## What is asked
Select every line of the rows below that contains the string "nearest", matching case exactly.

(Data items)
== == ==
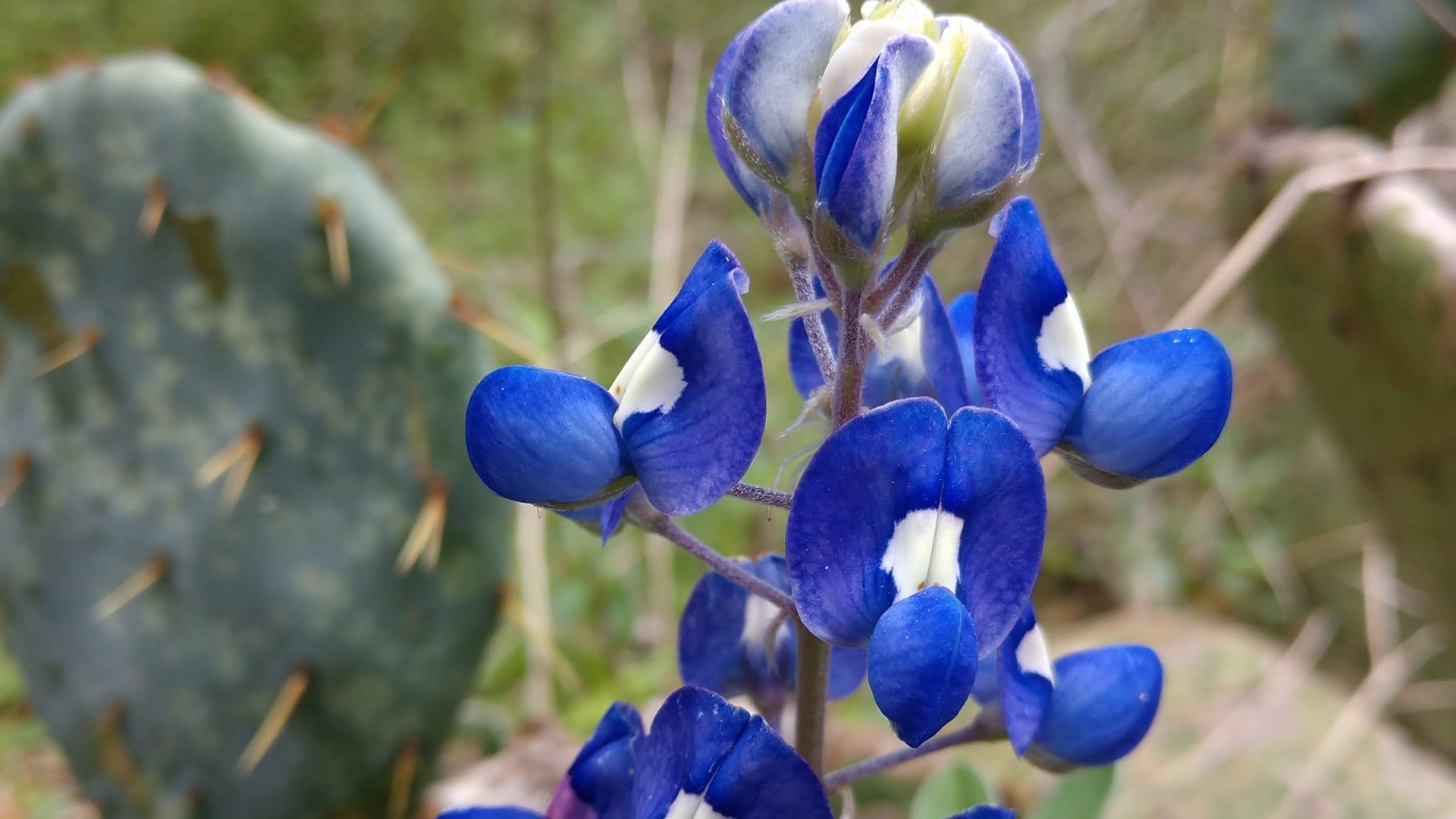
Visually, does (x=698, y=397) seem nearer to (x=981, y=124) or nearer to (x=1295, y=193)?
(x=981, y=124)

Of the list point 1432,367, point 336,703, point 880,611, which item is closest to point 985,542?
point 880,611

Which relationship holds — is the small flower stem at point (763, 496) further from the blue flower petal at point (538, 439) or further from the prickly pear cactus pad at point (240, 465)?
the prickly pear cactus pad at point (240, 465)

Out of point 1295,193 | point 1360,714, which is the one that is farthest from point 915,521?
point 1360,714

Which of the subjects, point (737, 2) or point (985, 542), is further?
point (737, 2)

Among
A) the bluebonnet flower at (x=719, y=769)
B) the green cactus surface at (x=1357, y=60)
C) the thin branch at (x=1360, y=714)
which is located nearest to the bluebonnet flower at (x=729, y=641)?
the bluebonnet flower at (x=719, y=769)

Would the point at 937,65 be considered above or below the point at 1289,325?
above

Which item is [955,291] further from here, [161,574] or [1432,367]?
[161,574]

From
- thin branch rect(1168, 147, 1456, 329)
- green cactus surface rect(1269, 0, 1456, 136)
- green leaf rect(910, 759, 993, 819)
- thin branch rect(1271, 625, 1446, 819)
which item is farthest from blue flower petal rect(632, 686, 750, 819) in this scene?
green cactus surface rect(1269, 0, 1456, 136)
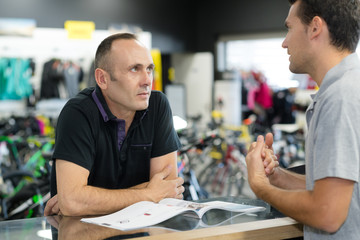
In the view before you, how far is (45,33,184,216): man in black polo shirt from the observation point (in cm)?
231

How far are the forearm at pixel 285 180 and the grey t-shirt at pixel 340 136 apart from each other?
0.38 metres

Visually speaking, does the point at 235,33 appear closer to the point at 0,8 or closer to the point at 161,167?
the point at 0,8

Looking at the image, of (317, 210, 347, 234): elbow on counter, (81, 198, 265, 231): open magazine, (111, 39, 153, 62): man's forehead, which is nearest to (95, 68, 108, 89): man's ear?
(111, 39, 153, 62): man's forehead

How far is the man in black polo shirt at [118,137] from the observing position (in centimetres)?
== == ==
## Result for this exercise
which is located nearest to the bluebonnet flower at (x=729, y=641)?
Looking at the image, of (317, 210, 347, 234): elbow on counter, (81, 198, 265, 231): open magazine, (111, 39, 153, 62): man's forehead, which is nearest to (95, 68, 108, 89): man's ear?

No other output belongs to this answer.